In der Landesklasse hat der FSV Grün-Weiß Ilsenburg drei eminent wichtige Zähler eingefahren und damit im Kampf gegen den Abstieg gepunktet. Für die Harzer war es der erste Sieg nach zuvor neun sieglosen Begegnungen.

Ilsenburg (fbo) l Gegen den SV 09 Staßfurt wurde mit dem 5:1 (3:1) außerdem die Niederlage vom Hinspiel (1:5) egalisiert.

Die wichtigste Erkenntnis für die Ilsenburger: Der Bann ist endlich gebrochen. Trotz weiter bestehender akuter Personalnot konnte im Eichholz endlich der erste Pflichtspielsieg des Jahres bejubelt werden. Mit dem deutlichen 5:1-Sieg gegen Staßfurt wurde der erste wichtige Schritt in Richtung angestrebten Klassenerhalt getätigt. Immer noch acht (!) Ausfälle mussten allerdings gegen die Elf aus dem Salzlandkreis kompensiert werden, dabei machte sich das Comeback von Michael John äußerst positiv bemerkbar. Auch Maik Eggert und Nils Maneke waren nach längerer Pause wieder einsatzfähig, die Unterstützung aus der zweiten Mannschaft (Frank Görtz, Felix Kaiser, Marcus Brehsan) funktionierte.

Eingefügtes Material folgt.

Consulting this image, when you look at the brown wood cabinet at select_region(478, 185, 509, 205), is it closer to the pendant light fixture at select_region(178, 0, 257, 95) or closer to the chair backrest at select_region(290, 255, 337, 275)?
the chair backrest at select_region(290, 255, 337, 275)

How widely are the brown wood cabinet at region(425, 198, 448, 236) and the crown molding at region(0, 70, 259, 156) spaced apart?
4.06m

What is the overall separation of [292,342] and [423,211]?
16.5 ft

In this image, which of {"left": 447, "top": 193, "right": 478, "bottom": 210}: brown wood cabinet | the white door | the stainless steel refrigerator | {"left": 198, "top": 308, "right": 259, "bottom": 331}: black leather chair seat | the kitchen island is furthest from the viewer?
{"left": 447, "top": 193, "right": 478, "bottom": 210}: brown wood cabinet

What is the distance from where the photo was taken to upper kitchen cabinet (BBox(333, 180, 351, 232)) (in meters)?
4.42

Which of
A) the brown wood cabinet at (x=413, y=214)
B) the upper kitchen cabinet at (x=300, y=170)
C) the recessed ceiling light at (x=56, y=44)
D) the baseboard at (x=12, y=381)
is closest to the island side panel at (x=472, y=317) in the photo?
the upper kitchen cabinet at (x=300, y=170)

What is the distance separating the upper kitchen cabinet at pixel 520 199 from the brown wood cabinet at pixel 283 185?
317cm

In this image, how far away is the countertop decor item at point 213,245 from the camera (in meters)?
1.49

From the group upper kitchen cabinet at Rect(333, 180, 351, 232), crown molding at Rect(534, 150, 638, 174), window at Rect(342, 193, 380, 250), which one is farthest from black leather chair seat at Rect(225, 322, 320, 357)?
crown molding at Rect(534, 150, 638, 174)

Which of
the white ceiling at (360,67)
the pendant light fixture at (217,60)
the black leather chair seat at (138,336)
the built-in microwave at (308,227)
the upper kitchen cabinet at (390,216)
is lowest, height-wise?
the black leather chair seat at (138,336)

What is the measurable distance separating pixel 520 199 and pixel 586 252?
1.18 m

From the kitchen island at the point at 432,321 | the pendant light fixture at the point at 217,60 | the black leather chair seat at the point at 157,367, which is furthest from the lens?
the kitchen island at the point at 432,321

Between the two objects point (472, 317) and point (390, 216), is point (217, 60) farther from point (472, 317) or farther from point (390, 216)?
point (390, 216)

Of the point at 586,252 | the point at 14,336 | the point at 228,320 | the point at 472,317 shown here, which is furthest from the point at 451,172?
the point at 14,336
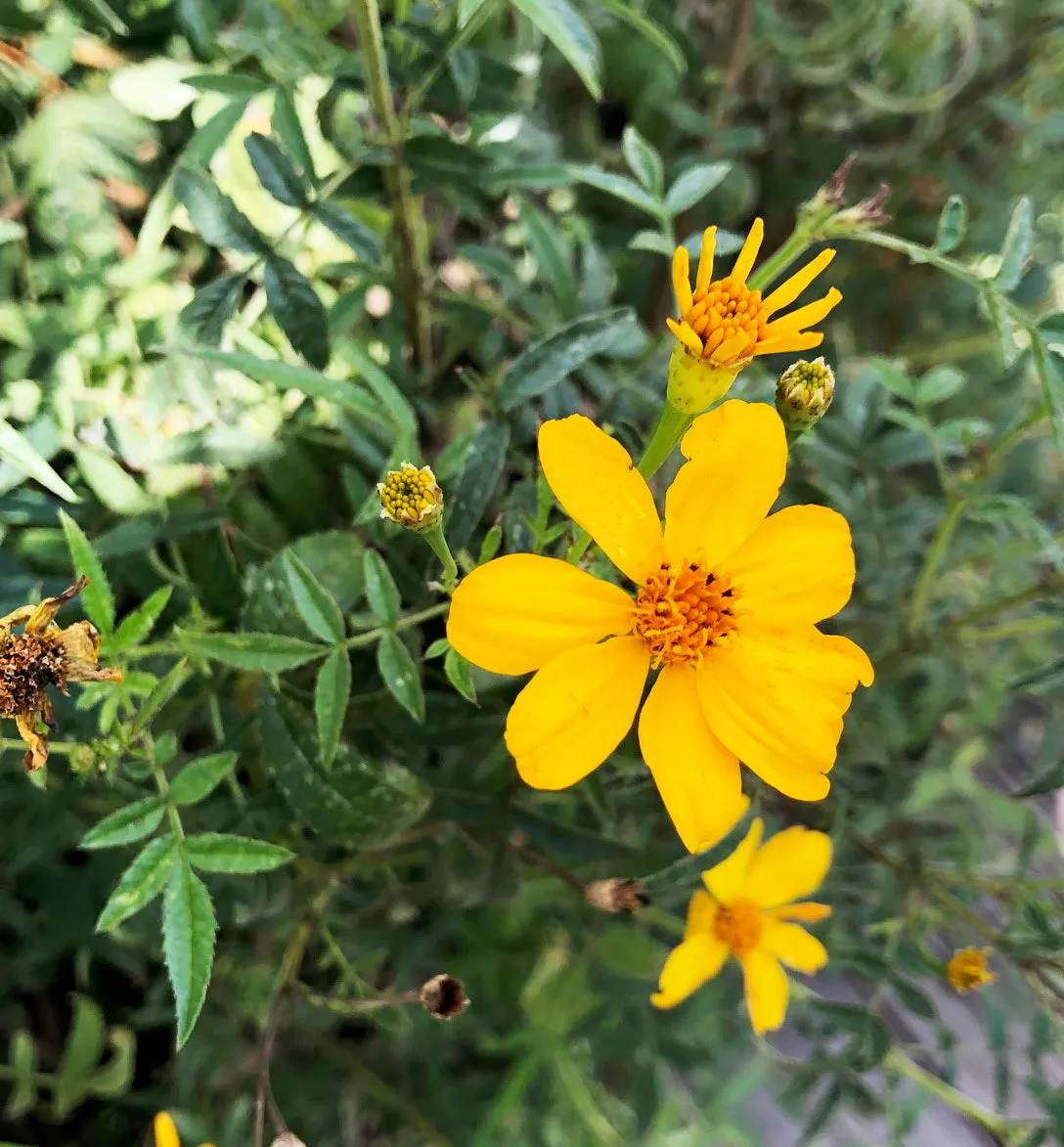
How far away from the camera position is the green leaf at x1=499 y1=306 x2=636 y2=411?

Nach einem Harring-Freistoß (3.) kam der FSV Grün-Weiß zunächst nicht so richtig in die Gänge, erst Steven Boas setzte ein Achtungszeichen (18.). Nur eine Minute später folgte die Führung für die Gastgeber: Nachdem Boas und Matthias Enigk geblockt wurden, traf Harring aus 20 Metern (19.). Bis zum zweiten Treffer bestimmten die Gäste vor allem durch den schnellen Lieder die Szenerie. Als Keeper Philipp Beier Nils Maneke in höchster Not fällen musste, versenkte René Harring den fälligen Elfmeter sicher (35.). Treffer Nummer drei sah dann richtig nach Fußball aus, denn einen Diagonalpass von Harring legte Boas zurück - die Direktabnahme verwertete Enigk zum 3:0 (40.). Als Felix Jesse per direktem Freistoß über die etwas zu passive Ilsenburger Mauer unhaltbar verkürzte (45.), zitterten den Grün-Weißen kurzzeitig die Knie.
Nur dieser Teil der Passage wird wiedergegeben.